This story goes back a long way. When I still lived in England, I was on holiday in Scotland with my wife and two very small sons. We were staying with my brother and had gone out exploring for the day, on 19th September 1971. In the late afternoon, we drove into the town of Ayr and bought some snack food and drove to a carpark at the south end of the beach to eat it. In the car park, there were a number of large concrete beams forming a broken platform. As we sat eating our food, we suddenly became aware of a Weasel - Mustela nivalis, apparently dancing on the concrete beams. It flung itself about, disappearing between the beams and reappearing at another spot, repeatedly. I put my telephoto lens on the camera, crept out of the car (on the far side from the weasel) and positioned myself with the lens resting on top of the car. The weasel continued its dance and despite the fading evening light I was able to get a couple of photos.
As I continued to watch the weasel, I realised that it wasn't alone. A Stonechat - Saxicola torquata, was sitting on the barbed-wire fence, fascinated by the performance of the weasel. I had read of the weasel's skill in bewitching birds by its dance and eventually catching the bird and watched in amazement. Suddenly the weasel appeared right by the fence and climbed part way up the fence-post closest to the stonechat, giving me the chance of a unique picture of weasel and stonechat together.
We did not want to see the stonechat come to harm, but were fascinated to see the eventual outcome of this little scene. Suddenly the stonechat flew off and we became aware of a man walking a dog, passing through the carpark. We were glad that the stonechat was safe, but sorry not to see the whole play through to the end. We kept watching a little longer and the weasel did put in one more appearance and gave me the chance of one last photo, before disappearing for the last time.

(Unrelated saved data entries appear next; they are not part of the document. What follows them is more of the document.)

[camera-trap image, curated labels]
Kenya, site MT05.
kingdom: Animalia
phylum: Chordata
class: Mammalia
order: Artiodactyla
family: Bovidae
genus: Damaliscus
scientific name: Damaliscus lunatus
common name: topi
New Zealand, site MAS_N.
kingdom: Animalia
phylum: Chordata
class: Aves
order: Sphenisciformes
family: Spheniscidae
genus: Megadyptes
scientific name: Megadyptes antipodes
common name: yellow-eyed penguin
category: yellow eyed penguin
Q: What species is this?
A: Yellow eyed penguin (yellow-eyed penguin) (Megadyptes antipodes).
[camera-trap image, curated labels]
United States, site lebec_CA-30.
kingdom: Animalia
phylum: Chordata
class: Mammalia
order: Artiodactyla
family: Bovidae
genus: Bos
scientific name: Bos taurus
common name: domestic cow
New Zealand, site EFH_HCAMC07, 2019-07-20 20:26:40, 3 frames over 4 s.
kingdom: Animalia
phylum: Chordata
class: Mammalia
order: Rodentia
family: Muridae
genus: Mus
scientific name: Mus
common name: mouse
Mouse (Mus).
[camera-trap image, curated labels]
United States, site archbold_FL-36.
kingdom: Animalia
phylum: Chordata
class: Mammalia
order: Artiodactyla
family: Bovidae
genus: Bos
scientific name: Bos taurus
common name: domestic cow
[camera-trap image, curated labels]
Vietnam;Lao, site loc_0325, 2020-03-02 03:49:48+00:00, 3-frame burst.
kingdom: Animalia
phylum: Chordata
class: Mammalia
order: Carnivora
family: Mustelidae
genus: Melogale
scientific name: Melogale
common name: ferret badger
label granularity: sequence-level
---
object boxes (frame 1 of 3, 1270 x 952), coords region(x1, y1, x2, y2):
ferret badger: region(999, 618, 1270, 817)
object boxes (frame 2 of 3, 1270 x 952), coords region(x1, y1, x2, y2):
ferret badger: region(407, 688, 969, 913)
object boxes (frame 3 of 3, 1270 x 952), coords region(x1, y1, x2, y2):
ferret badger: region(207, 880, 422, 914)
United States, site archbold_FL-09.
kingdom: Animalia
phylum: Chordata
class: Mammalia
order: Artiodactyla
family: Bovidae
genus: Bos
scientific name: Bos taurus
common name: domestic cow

CaptMicha, here is my last picture of the weasel. I was wrong about it showing the same side. This picture shows the other side and shows a lot less white. I have been looking up my books on the subject. Weasels in the northern part of their range moult into a pure white coat in the winter, but apparently this does not happen in the British Isles. The books make a feature of the fact that the demarcation line between the brown upperside and the white underside is almost always irregular and wavering, whereas in the stoat it is clearly defined and straight. It does seem that my weasel had this irregular demarcation carried rather further than usual!
Great pic but... the other two were just a little better. Floridan made a great comment. I usually enjoy watching wildlife more if I know what the animal is doing. You sound like you know alot about wildlife.
Thanks! I left this one out originally, because it wasn't quite as good as the others. I have spent a lot of my time for some 45 years studying natural history as a hobby and have acquired a fair bit of knowledge over the years.